I’ve just finished reading Bursts by Albert-Laszlo Barabasi, whose previous book Linked was a big influence on my thinking when I read it 5 years ago so I was excited about this follow up. Essentially he tells 2 interwoven stories, one of his pioneering research into network theory, and the other of the medival Crusades which was an interesting narrative technique but I must confess I was much more interested in the first story than the second.
Regarding his academic work, he has looked at how much complex human behaviour follows a sort of brownian motion of random bursts. He has studied, together with his research group, douzens of data sets from the pattern of email traffic, to travel routines, and showed that they follow a predictable pattern, namely following a power law rather than a normal distribution.

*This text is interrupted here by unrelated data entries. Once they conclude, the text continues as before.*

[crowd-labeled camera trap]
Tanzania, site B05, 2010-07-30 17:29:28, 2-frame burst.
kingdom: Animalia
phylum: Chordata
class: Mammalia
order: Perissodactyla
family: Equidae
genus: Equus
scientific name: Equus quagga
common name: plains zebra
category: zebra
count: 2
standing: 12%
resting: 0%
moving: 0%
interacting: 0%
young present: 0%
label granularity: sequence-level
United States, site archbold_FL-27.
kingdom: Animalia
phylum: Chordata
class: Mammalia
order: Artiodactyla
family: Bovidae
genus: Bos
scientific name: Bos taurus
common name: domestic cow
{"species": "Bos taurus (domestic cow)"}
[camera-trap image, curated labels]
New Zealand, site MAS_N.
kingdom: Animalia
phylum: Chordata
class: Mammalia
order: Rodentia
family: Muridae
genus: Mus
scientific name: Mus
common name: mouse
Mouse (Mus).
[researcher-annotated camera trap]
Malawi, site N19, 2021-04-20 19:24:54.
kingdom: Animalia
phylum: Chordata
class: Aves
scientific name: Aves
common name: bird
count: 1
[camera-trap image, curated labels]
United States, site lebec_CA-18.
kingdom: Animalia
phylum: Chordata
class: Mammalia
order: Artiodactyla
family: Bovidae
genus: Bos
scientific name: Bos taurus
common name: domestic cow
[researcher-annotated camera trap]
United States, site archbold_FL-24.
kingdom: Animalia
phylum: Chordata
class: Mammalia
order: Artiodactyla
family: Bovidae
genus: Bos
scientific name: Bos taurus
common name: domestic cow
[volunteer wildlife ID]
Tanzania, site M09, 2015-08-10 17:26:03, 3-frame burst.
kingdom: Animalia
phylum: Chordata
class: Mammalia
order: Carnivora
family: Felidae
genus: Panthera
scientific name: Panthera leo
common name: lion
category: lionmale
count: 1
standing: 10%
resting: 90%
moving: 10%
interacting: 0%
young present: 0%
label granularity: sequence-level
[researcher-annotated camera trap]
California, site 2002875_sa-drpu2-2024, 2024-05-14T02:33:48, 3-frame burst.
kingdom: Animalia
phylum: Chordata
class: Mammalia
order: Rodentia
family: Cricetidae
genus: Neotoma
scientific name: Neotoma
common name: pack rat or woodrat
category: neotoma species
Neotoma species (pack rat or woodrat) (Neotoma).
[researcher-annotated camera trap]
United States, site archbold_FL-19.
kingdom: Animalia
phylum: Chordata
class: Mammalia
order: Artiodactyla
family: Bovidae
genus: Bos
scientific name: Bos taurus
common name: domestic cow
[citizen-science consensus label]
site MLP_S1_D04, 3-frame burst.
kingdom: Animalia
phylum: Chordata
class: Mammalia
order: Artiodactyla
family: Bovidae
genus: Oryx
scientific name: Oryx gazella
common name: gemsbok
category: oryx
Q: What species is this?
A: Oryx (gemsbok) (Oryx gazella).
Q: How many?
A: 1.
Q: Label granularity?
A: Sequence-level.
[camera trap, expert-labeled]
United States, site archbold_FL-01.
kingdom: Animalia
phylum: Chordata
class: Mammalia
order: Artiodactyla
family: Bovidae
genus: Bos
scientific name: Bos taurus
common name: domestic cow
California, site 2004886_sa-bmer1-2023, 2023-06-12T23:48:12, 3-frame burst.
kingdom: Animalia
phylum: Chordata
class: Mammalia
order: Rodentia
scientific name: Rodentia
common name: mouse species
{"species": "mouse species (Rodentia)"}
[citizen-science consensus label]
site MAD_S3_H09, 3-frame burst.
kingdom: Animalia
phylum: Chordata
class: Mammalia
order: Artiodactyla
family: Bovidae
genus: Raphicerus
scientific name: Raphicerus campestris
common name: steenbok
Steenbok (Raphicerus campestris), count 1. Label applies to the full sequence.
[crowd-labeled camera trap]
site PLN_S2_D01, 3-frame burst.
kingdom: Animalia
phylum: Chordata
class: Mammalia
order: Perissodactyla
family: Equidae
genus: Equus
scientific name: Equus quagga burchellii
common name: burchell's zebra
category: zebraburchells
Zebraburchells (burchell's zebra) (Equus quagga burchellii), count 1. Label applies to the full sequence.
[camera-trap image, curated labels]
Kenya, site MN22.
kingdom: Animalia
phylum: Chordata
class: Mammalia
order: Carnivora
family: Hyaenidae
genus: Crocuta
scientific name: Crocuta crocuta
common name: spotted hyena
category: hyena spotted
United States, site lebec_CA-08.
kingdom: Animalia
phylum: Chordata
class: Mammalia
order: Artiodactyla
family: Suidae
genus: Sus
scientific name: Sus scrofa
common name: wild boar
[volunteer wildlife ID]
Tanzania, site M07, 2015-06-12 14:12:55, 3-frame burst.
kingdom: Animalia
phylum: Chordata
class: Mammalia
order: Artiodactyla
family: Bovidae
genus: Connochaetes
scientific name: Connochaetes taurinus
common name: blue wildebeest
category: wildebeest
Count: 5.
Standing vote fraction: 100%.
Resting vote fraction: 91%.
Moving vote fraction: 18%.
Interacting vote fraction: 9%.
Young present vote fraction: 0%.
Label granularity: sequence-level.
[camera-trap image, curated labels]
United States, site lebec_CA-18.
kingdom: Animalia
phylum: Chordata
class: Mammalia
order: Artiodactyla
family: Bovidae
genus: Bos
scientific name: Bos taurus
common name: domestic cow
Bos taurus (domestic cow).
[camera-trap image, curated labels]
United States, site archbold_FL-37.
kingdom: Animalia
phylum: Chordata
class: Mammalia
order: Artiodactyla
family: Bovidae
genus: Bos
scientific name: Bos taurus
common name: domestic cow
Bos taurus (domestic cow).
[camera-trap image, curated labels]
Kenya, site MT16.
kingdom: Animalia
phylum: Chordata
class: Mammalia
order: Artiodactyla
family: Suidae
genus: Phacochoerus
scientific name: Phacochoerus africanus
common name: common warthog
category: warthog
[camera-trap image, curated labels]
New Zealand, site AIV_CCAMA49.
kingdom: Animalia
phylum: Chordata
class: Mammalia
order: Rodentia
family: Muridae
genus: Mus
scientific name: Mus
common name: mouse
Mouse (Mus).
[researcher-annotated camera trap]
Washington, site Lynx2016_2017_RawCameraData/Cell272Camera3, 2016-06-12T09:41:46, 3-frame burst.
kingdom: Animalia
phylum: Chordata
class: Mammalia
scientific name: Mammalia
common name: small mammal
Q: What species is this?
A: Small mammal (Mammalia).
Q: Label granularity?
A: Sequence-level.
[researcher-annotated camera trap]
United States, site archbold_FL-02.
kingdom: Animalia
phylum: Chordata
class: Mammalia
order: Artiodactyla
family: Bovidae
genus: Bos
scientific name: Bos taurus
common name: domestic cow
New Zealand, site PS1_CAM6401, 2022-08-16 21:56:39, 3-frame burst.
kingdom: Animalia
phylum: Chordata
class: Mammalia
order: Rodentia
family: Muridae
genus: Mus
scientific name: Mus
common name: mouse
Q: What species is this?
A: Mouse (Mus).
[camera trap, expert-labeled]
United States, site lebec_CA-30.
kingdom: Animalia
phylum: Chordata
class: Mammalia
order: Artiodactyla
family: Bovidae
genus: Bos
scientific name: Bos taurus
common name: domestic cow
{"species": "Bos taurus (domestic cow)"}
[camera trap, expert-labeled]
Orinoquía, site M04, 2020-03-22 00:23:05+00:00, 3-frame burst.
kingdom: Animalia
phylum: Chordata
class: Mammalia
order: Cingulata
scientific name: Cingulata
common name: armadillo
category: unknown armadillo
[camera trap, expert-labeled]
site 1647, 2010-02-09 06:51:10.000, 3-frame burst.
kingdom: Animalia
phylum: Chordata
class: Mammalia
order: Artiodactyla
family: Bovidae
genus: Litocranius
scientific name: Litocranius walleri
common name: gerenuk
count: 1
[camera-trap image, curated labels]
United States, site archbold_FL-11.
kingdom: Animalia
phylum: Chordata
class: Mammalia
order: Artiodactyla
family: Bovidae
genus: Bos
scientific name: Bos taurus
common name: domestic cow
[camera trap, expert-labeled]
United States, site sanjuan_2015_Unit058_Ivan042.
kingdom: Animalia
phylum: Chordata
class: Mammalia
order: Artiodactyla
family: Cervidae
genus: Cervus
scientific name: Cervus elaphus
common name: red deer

He goes on to tackle über-thinkers such as Popper and Heisenberg who showed how uncertainty is inherent in the world/universe which therefore makes it inherently unpredicatable. Instead, Baribesi argues that this uncertainty drops off at scale and so concludes that we are much more predictable than we previously thought.
I find his arguement a little hard to digest. Whilst I certainly recognise the macro trends that arise from all of our little unconscious habits and routines, I guess I believe that different things happen at scale and instability is somehow a fundamental component of connected and large scale systems. However I look forward to being proven wrong.
“Nothing is easier than predicting the past” Albert-Laszlo Barabasi
The thing that get’s me is that we all crave predictability – I know I do – and it feels like it almost hard wired into our DNA. And yet we seldom get it. Most predictions are wonderfully wrong and yet we barely notice. I think everybody should study a history of futurology to drive that point home. In any case it’s the random interactions that make live worth living.
We devour speakers and writers who offer us predictions – modern day soothsayers if you will – but they are so often prooved wrong yet we seldom hold them to account. More important than our ability to predict is our ability to respond.